* Direction:
Transcribe word for word the lines of the data below, starting at the line that contains "Examining what is" and ending at the line that contains "Answer: the fluorescent", with both of those lines included.

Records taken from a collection

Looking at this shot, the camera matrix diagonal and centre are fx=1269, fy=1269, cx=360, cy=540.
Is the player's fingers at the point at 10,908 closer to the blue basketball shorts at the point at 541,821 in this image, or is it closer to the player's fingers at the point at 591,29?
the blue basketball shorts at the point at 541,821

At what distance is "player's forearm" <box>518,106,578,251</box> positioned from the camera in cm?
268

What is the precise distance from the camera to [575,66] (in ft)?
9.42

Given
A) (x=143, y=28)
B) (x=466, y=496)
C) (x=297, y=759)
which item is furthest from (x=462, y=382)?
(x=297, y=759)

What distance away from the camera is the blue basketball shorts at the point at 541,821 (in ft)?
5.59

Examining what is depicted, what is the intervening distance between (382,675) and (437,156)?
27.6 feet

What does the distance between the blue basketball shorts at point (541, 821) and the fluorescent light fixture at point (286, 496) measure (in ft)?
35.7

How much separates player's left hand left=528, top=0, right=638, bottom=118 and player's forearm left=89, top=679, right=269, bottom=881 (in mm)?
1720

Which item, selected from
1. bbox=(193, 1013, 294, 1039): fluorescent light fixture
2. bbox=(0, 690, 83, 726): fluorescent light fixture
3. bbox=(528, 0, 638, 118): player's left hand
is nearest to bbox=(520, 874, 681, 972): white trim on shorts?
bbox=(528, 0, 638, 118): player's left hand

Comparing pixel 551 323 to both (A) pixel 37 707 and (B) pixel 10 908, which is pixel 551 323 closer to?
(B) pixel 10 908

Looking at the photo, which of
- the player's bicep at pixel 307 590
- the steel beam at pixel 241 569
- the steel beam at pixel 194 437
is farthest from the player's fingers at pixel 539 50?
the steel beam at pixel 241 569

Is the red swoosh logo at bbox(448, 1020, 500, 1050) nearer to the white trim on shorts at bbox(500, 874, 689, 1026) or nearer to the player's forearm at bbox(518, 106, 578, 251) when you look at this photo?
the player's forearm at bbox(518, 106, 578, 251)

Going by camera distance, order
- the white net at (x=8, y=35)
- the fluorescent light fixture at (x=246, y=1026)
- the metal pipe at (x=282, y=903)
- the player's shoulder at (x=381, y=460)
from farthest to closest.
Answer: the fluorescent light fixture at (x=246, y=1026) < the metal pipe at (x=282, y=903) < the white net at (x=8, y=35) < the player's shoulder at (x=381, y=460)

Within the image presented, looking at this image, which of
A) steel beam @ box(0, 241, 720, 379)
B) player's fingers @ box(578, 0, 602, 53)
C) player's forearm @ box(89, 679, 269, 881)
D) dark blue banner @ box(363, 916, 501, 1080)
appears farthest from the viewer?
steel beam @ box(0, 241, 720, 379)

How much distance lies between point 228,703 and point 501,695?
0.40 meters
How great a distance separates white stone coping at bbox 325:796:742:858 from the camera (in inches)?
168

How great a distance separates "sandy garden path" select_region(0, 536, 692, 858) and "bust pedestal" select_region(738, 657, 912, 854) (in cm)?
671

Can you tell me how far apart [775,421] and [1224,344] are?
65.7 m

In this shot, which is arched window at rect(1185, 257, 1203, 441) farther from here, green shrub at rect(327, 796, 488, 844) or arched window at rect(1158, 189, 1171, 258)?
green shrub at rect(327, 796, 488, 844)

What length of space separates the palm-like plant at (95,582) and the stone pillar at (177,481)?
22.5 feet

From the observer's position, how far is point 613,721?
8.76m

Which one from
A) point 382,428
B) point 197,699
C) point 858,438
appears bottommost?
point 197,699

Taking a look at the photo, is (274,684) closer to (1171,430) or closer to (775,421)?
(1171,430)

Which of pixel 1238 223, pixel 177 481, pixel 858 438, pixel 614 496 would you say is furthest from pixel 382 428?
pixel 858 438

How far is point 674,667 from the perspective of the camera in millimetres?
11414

* Result for this exercise:
Examining what is depicted, what is the intervening distance between (382,675) and (437,156)?
27.6 feet

What does the distance between the blue basketball shorts at point (541, 821) and the fluorescent light fixture at point (286, 496) measure (in ft)?
35.7

How much separates player's left hand left=528, top=0, right=638, bottom=118 and player's forearm left=89, top=679, right=269, bottom=881 (in mm)?
1720

Which item, selected from
1. bbox=(193, 1013, 294, 1039): fluorescent light fixture
2. bbox=(0, 690, 83, 726): fluorescent light fixture
3. bbox=(528, 0, 638, 118): player's left hand
is nearest to bbox=(520, 874, 681, 972): white trim on shorts?
bbox=(528, 0, 638, 118): player's left hand

Comparing pixel 551 323 to both (A) pixel 37 707 and (B) pixel 10 908, which is pixel 551 323 closer to?
(B) pixel 10 908

Looking at the photo, which of
- the player's bicep at pixel 307 590
- the steel beam at pixel 241 569
- the steel beam at pixel 194 437
is farthest from the player's fingers at pixel 539 50?
the steel beam at pixel 241 569

Is the red swoosh logo at bbox(448, 1020, 500, 1050) nearer to the white trim on shorts at bbox(500, 874, 689, 1026) or nearer to the player's forearm at bbox(518, 106, 578, 251) when you look at this photo?
the player's forearm at bbox(518, 106, 578, 251)

Going by camera distance, order
- the white net at (x=8, y=35)
- the fluorescent light fixture at (x=246, y=1026)
- the metal pipe at (x=282, y=903)
- the player's shoulder at (x=381, y=460)
from farthest to closest.
Answer: the fluorescent light fixture at (x=246, y=1026) < the metal pipe at (x=282, y=903) < the white net at (x=8, y=35) < the player's shoulder at (x=381, y=460)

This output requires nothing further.